Franco siempre se resistió a creer en la derrota nazi. En 1940 cesó al general Beigbeder como ministro de Asuntos Exteriores por sus claras simpatías hacia los aliados (y, según lenguas, hacia las «aliadas» nativas del Reino Unido, sospechosas de espionaje de alcoba). Pedro Sainz Rodríguez, en 1941, contó con Aranda para constituir en Canarias una Junta o Gobierno monárquico aliadófilo. De esta manera España se podría presentar ante los previstos vencedores con un Estado nuevo, una monarquía constitucional y evitaría las posibles represalias en el caso de que, al armisticio, continuase en el poder el general Franco.

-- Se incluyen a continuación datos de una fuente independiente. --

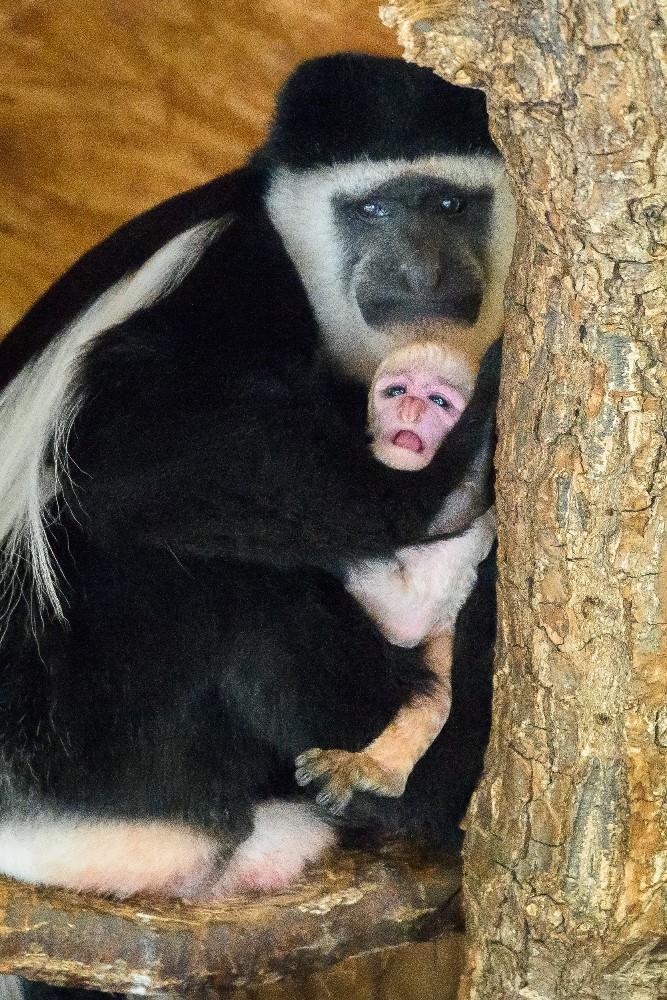 Návštěvníci se na něj mohou přijít podívat do dolní části zoo, kde guerézy obývají jeden z Opičích ostrovů. Foto: Petr Hamerník, Zoo Praha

Aranda le insistió repetidas veces sobre la conveniencia de ir hacia una monarquía constitucional en la persona de don Juan de Borbón. No era un ingenuo, sino un hombre honesto que actuaba en conciencia y sabía que se jugaba la carrera. Más de una vez dijo en la Escuela Superior del Ejército: «A mí, desde luego, me quitarán el mando y probablemente me pasarán a la reserva, si no es a un castillo.» Y, como casi siempre, tuvo razón. Franco se lo quitó de en medio.

El rey don Juan Carlos corrigió la injusticia en 1976 y le concedió el empleo de teniente general con antigüedad del día 8 de agosto de 1970. Unos lustros antes, en 1957, Antonio Aranda había rubricado su valía profesional y su gran preparación técnica en su libro El arte militar.

Desde el retiro obligado hasta su enfermedad mantuvo su afición por las matemáticas, la historia y la cartografía - (era ingeniero geógrafo). Iba a los toros y tenía una tertulia de amigos, muy vigilada por miedo a la conspiración. Inútil vigilancia, pues Aranda no tuvo ambición política. En la mesa del café trazaría portulanos y hablaría de la escuela cartográfica de los Cresques, judíos mallorquines. Seguramente sabía que Cristóbal Colón era un hebreo de Mallorca, pero nunca lo diría en la tertulia, por si acaso. La conspiración judeo-masónica le tuvo cercado toda su vida. Un cerco bastante más doloroso y largo que el de Oviedo.